Document extract:
Start of Block

Re:I just don't get it...
You can see modifications of existing genetic information in an organism, but there haven't been ANY observable (seen in a lab, or in present day) mutations where brand new genetic information has been added to an organism.
Um... yeah, there has. Moreover, it's obvious - almost any mutation will add information in an information-theoretic sense to an organism.
Now, you're trying to imply that "improvements" in some sense haven't been observed. And that's false, too. There are plenty of examples of bacteria that evolve both antibiotic resistance and compensatory mutations that allow them to compete just fine when they aren't under pressure from antibiotics.
This isn't a trivial point. Mutations that have the effect of producing antibiotic resistance have been happening since long before there were antibiotics. But much of the time they weren't advantageous and thus never achieved much frequency. Meanwhile, mutations that could compensate for any disadvantages of the resistance genes were happening, too, but (a) the compensation would generally be a disadvantage without the resistance gene, and (b) since both types of mutations are quite uncommon, rarely (if ever) would the twain meet in the same bacterium.

End of Block

Try it:
Does the post on mutations agree with each statement? Answer yes or no for each, quoting the words of the post that decide it.
(a) Mutations that produce antibiotic resistance started only after antibiotics existed.
(b) Almost any mutation adds information to an organism in an information-theoretic sense.
(c) Both the resistance mutations and the compensating mutations are common.
The items after this post are separate material.

Data excerpts:
Start of Block

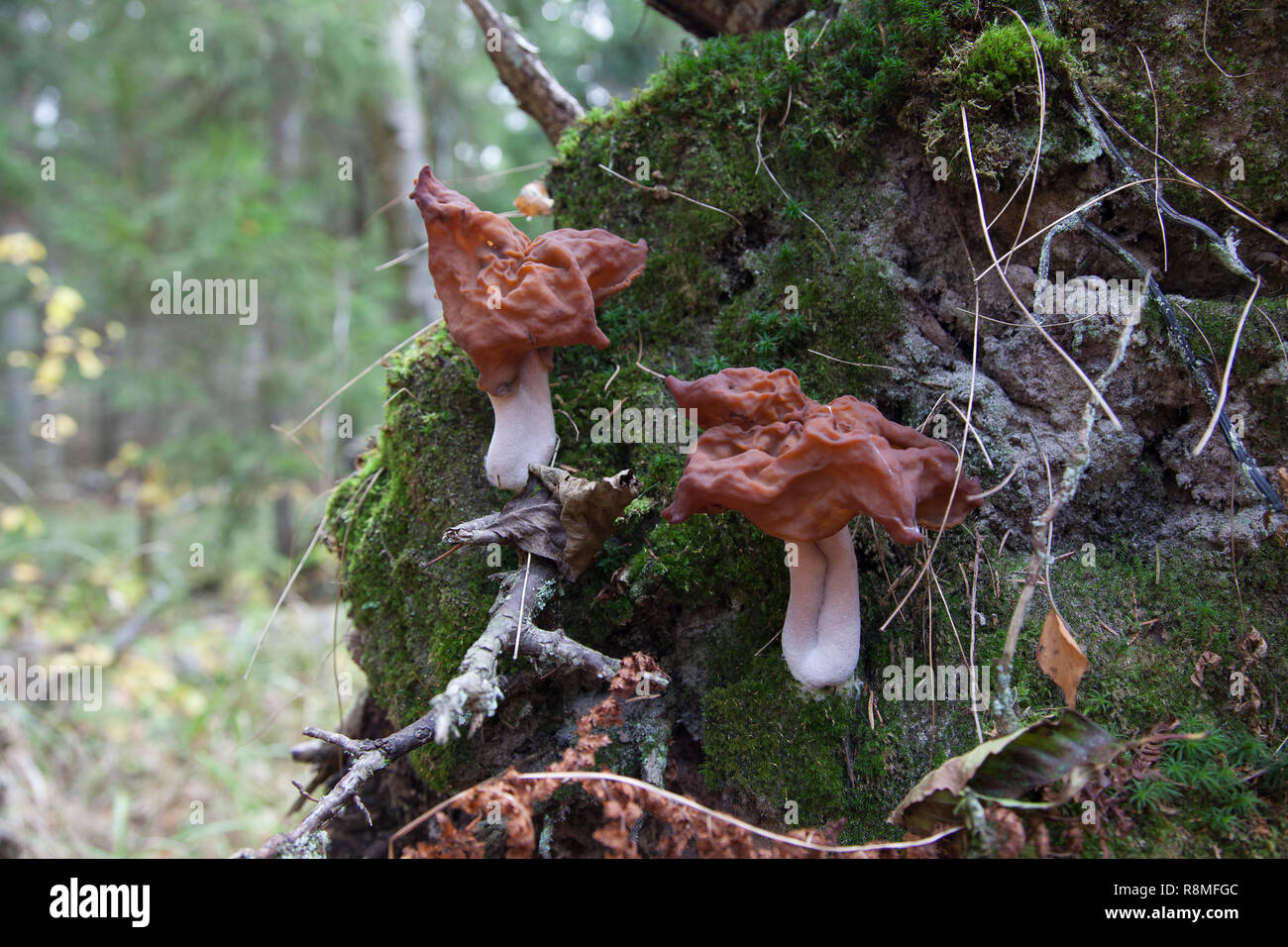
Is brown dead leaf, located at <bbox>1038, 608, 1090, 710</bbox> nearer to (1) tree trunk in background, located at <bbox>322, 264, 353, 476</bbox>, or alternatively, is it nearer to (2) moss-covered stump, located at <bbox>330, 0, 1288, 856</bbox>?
(2) moss-covered stump, located at <bbox>330, 0, 1288, 856</bbox>

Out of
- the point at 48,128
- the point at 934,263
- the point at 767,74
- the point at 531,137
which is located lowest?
the point at 934,263

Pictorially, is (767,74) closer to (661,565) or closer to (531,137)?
(661,565)

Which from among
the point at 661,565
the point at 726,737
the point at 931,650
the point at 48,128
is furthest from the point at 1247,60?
the point at 48,128

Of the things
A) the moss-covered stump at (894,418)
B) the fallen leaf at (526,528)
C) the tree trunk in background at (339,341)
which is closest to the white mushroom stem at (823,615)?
the moss-covered stump at (894,418)

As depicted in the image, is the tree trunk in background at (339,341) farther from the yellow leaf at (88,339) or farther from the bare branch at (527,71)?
the bare branch at (527,71)

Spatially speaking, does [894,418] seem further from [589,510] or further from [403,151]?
[403,151]

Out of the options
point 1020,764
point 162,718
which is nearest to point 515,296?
point 1020,764
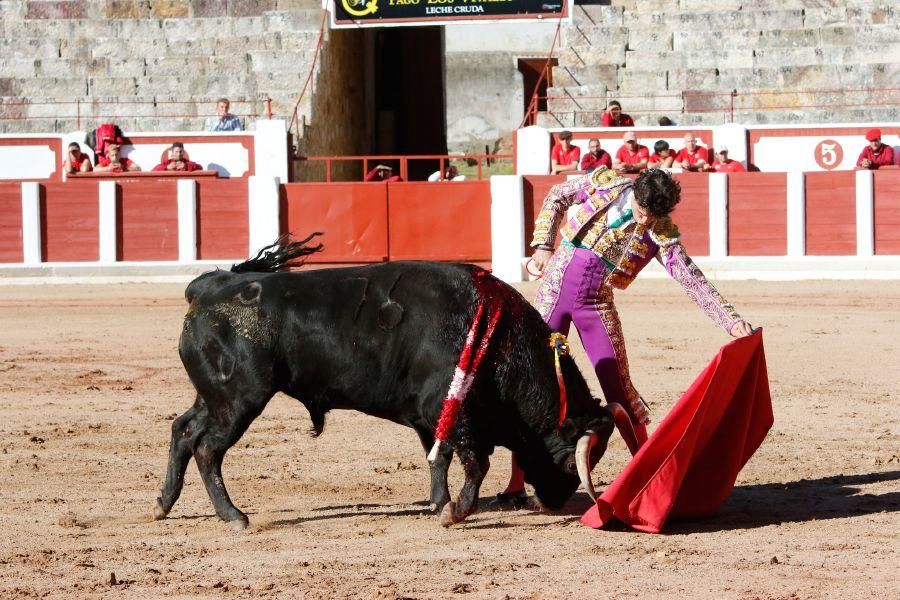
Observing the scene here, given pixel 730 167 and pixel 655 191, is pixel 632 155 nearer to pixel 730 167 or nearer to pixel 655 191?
pixel 730 167

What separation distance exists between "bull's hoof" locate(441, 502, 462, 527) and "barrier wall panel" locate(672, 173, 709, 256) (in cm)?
932

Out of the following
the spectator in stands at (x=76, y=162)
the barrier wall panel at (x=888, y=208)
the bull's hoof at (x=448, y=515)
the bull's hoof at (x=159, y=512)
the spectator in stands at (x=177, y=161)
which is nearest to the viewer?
the bull's hoof at (x=448, y=515)

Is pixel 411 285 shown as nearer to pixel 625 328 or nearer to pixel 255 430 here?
pixel 255 430

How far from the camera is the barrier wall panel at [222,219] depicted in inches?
531

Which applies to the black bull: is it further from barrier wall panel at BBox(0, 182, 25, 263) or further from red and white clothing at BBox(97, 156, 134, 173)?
red and white clothing at BBox(97, 156, 134, 173)

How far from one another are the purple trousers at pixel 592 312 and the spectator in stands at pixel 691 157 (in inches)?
369

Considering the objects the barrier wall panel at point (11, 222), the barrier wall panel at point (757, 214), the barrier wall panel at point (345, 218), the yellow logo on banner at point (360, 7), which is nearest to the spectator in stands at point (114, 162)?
the barrier wall panel at point (11, 222)

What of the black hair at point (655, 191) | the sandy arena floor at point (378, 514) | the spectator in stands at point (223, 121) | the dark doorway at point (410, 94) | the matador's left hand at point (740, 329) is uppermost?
the dark doorway at point (410, 94)

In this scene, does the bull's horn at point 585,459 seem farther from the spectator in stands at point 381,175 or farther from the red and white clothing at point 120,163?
the red and white clothing at point 120,163

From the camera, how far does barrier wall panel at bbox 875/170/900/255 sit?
506 inches

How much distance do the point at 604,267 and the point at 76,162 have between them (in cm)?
1090

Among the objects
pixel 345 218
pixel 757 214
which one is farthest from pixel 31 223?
pixel 757 214

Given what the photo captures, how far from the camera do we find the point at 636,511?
3930mm

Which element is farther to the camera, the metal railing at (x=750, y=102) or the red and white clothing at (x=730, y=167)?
the metal railing at (x=750, y=102)
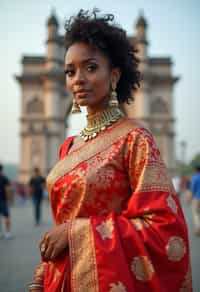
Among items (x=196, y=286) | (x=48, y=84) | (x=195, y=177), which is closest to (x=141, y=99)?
(x=48, y=84)

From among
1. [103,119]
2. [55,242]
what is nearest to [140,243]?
[55,242]

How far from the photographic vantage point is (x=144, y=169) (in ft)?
4.37

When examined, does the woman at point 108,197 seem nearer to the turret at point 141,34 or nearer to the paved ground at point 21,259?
the paved ground at point 21,259

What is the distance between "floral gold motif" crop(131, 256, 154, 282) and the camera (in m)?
1.23

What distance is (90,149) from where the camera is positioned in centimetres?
154

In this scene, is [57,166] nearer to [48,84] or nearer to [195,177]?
[195,177]

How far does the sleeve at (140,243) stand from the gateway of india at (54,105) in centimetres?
2453

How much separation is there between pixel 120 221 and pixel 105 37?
2.47 feet

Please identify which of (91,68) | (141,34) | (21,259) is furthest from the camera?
(141,34)

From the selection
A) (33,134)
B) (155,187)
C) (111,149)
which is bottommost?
(33,134)

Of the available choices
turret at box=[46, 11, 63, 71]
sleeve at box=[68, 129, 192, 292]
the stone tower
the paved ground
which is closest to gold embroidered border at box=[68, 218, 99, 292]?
sleeve at box=[68, 129, 192, 292]

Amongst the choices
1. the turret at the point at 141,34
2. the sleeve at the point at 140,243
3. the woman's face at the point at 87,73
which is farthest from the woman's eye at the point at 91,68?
the turret at the point at 141,34

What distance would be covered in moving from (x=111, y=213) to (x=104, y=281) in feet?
0.77

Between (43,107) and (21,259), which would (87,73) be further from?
(43,107)
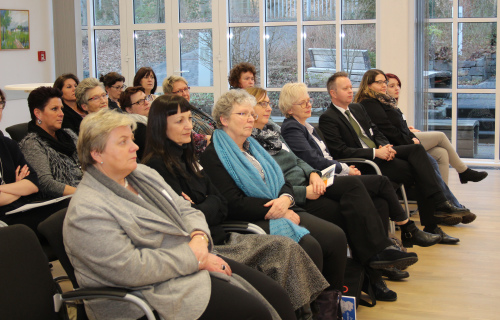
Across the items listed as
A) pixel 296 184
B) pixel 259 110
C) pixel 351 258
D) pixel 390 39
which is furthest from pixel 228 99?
pixel 390 39

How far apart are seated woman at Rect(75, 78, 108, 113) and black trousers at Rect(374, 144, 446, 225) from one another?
7.58 feet

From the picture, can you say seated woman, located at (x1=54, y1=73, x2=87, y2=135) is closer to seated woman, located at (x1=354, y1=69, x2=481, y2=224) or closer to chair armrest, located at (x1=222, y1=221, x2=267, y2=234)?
chair armrest, located at (x1=222, y1=221, x2=267, y2=234)

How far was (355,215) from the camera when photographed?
3635 mm

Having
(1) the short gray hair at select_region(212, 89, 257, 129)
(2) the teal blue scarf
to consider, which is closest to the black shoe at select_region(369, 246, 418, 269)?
(2) the teal blue scarf

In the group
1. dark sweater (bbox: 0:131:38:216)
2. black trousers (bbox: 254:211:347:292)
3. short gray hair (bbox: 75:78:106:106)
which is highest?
short gray hair (bbox: 75:78:106:106)

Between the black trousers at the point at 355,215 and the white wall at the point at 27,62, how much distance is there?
5.63 m

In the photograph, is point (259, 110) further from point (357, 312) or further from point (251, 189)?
point (357, 312)

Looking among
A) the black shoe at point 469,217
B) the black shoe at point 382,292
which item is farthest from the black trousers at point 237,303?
the black shoe at point 469,217

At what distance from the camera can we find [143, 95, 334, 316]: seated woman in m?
2.79

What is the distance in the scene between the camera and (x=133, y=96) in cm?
463

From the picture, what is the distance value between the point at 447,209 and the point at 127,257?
3.39 meters

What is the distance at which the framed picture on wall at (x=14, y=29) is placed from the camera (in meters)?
8.03

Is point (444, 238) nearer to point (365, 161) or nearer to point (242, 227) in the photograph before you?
point (365, 161)

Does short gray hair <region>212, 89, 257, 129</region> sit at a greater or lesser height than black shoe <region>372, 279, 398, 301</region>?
greater
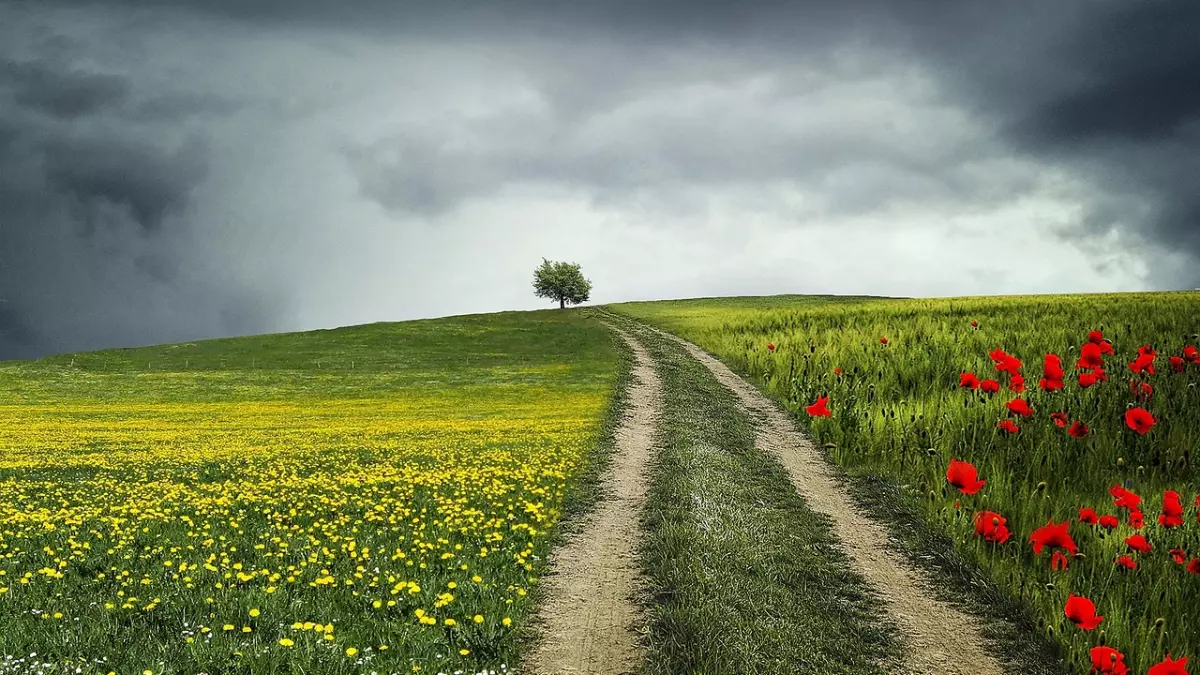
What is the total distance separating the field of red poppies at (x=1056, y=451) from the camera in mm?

End of Block

The answer:
(a) No: "Mutations that have the effect of producing antibiotic resistance have been happening since long before there were antibiotics."
(b) Yes: "almost any mutation will add information in an information-theoretic sense to an organism."
(c) No: "since both types of mutations are quite uncommon"